ただ、この不確かで多様な時代に、教師に降りかかる全ての意見を取り入れることがそもそも可能なのか?ということです。仮に、保護者の不平不満が「教育者」という観点からではなく「我が子を思うが故に」という愛情からなのであれば、そこで「教育者」ができることとは何なのでしょうか?

そして、そういった保護者からの意見や不平不満が無数に降りかかるとするならば、それは教師としてのあり方、見せ方、振る舞い方が保護者にそういった行動を促しているのではないか?彼女の言葉は「教師」という社会的ステータスを取り戻すために教師には何ができると思うか?

そういった問いに聞こえました。

とはいえ、これは1つの例である

とはいえ、全ての教職員がSarahのように振る舞うことが可能かと言えばそうではないでしょう。この日の講師が提供したのは「一つの例」であって、全ての教職員が取り入れるべきものだとは思いません。彼女は教職員に「一つの考える種」を与えたのだと思います。

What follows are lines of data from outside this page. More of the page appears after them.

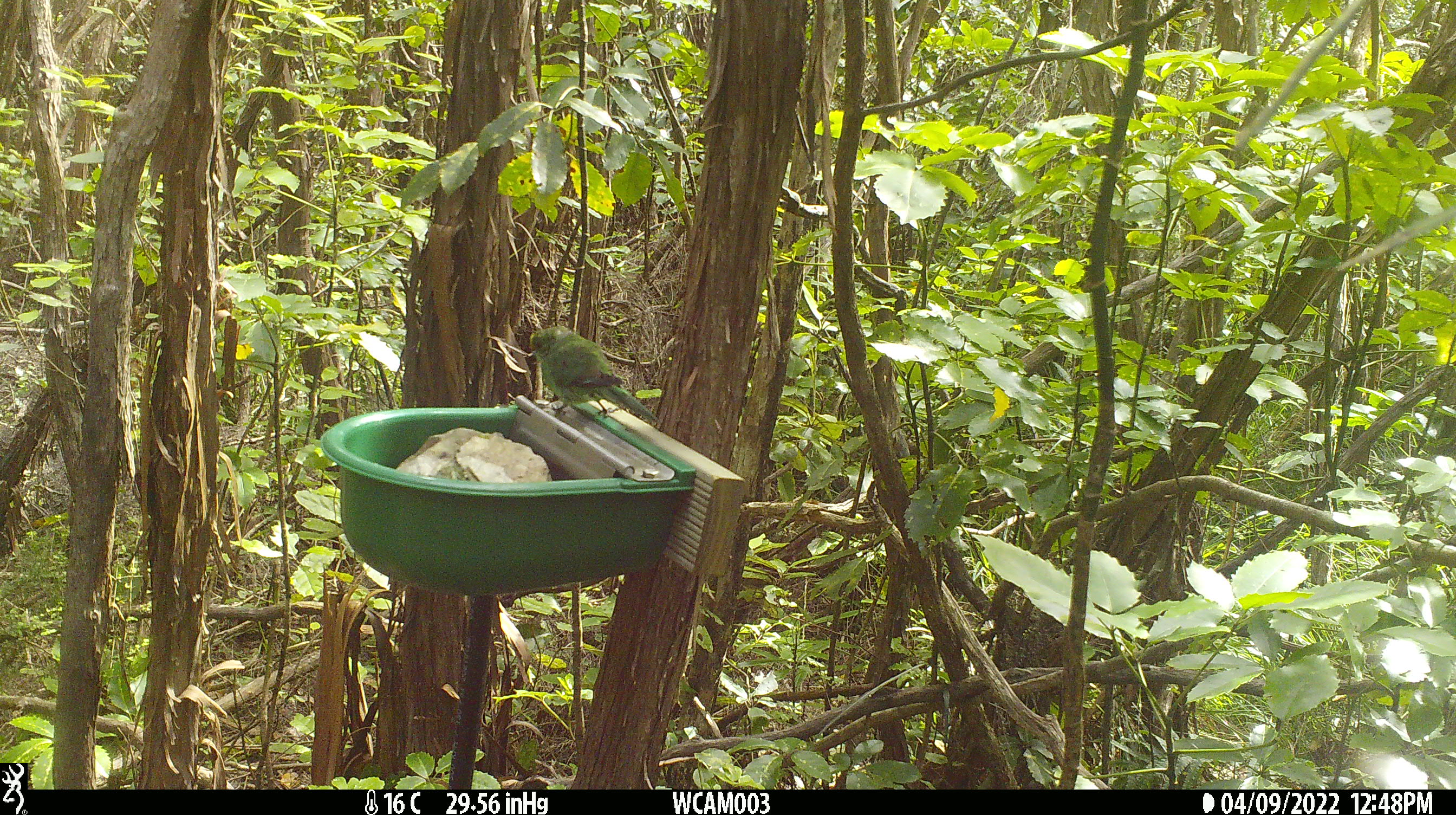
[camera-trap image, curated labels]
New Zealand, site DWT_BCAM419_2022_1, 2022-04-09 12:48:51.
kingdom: Animalia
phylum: Chordata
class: Aves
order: Psittaciformes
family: Psittaculidae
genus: Cyanoramphus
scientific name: Cyanoramphus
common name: parakeet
Parakeet (Cyanoramphus).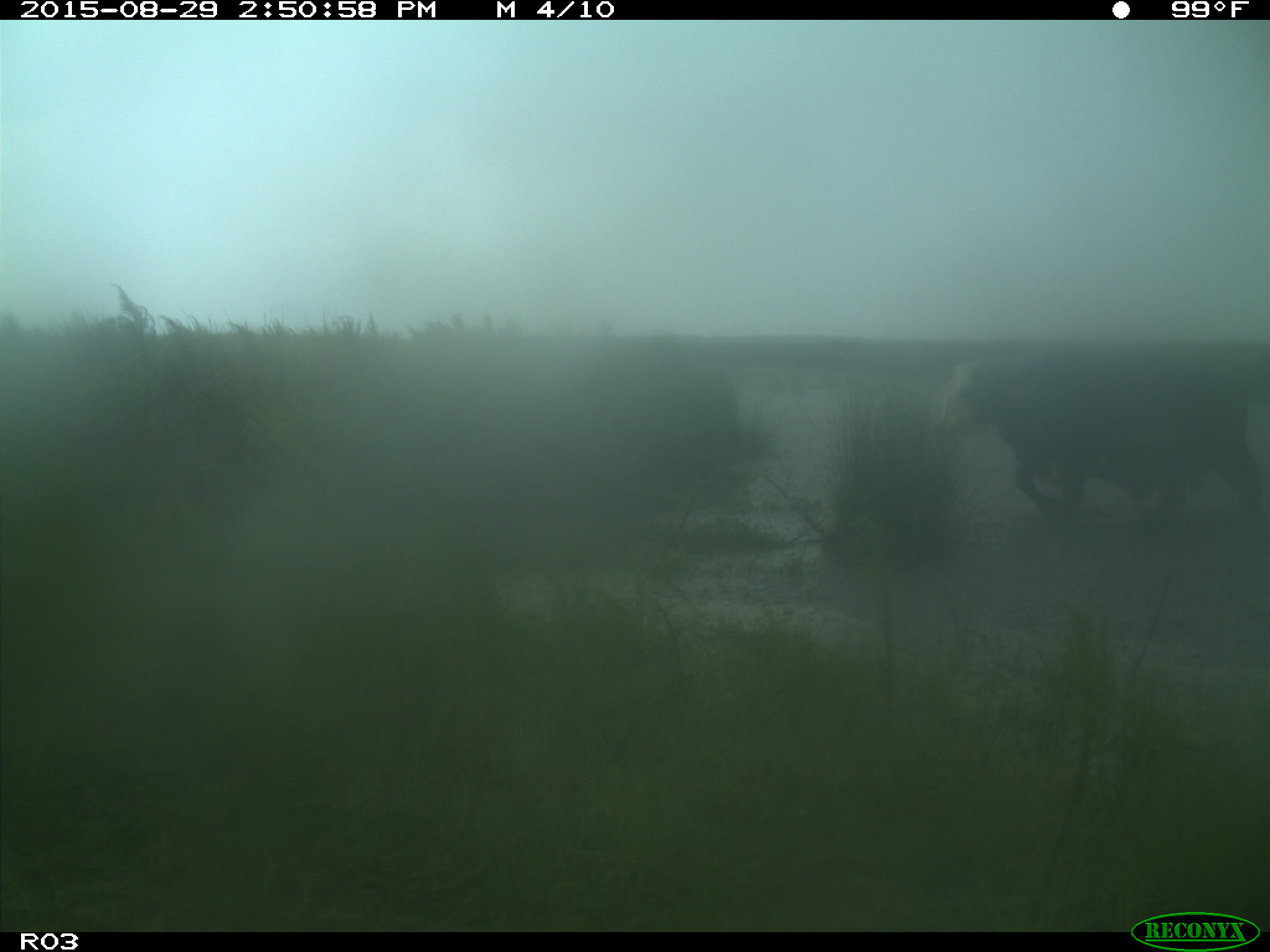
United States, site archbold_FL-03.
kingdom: Animalia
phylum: Chordata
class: Mammalia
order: Artiodactyla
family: Bovidae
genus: Bos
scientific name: Bos taurus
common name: domestic cow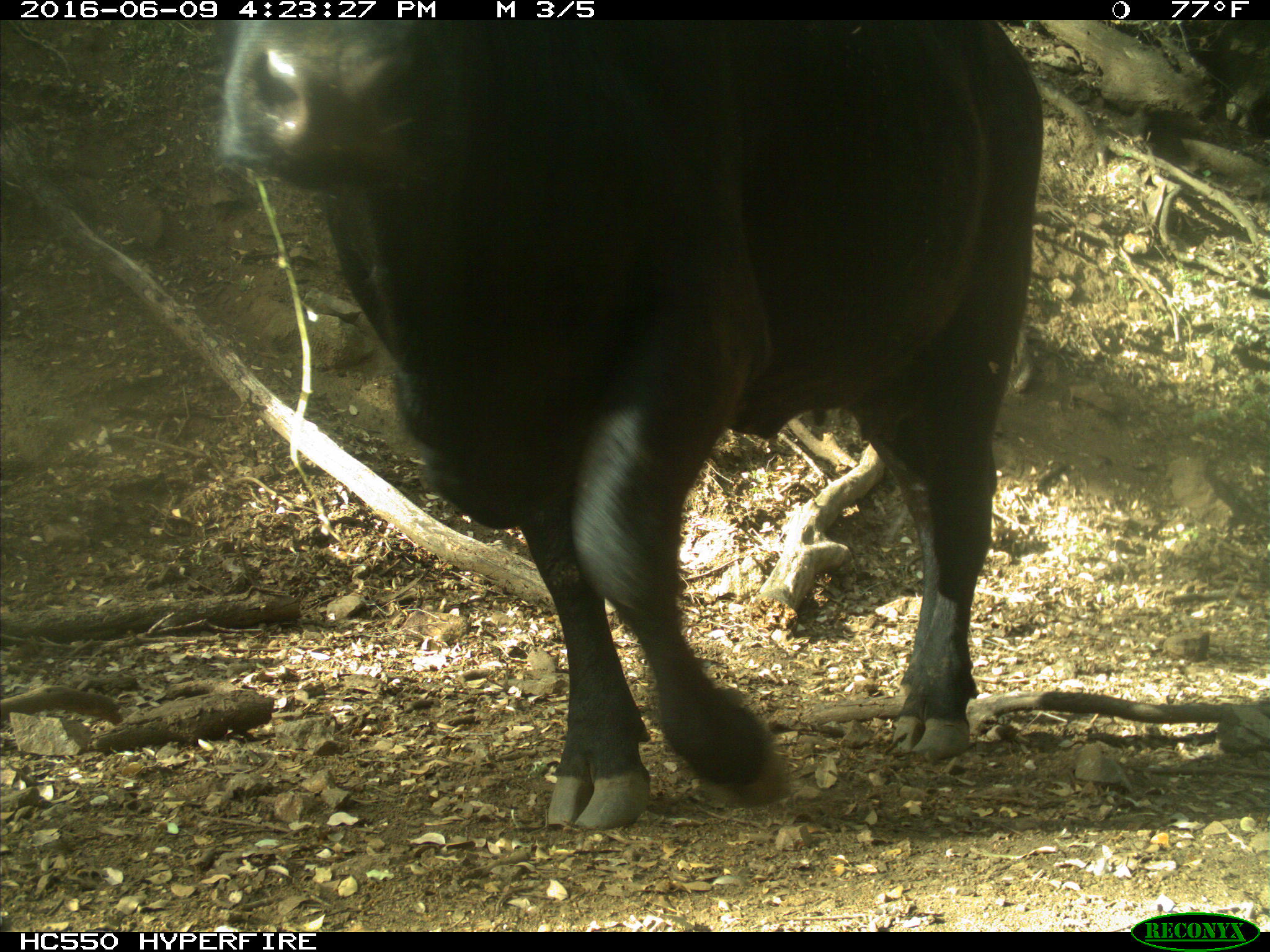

個人的には、この講師の発言に納得する部分はいくつかありました。教師がいわゆる「サービス業化」してしまったのは、大きく言えば国の教育政策、小さく言えば学校側の姿勢と教師側にも原因があると思います。特に日本では「熱心な先生が良い先生」と言わんばかりに、金八先生やGTO、ごくせんなどの"教師もの"が流行し、365日24時間、自らの時間を犠牲にしてでも生徒に尽くす先生が「熱心で良い先生」と思われがちです。

私には(私も含め)多くの人たち、多くのコンテンツがその責任を担っているように見えます。

オランダの教師像はそこまでいかないにしても、我が子への愛情を「特別なもの」とみなし、学校に対して無理難題を押し付ける保護者も多いと聞きます。ただ、それを適切に処理するためには、それだけの「余裕」が学校現場に必要です。そしてそれは学校現場だけでは解決できないものであることも事実なのかもしれません。

「明日から使える」学校研修

他にも色んな話を聞きましたが、ちょこっと参加してみて感じたのは、学校研修で学び得たものは「明日から使える」と感じるものだったことでした。机上の空論でも、本の中だけに存在するような理論でもなく、「明日からやってみよう」そう思えるような話だったということです。

参加していた教職員はノートやメモを取ることもほとんどしていませんでしたが、講師と盛んに対話し議論することで意欲的に学んでいるように見えました。

自分が学校で働いていた時の研修とは全く異なっていた学校研修。ストレートな物言いをする人が多いと言われるオランダという国で、教職員が疑問や課題を講師にぶつけながら「私たちはどうやってこの学校を良い学校にしていくのか」という建設的な議論がなされているところに、この国の国民性を感じた1日でした。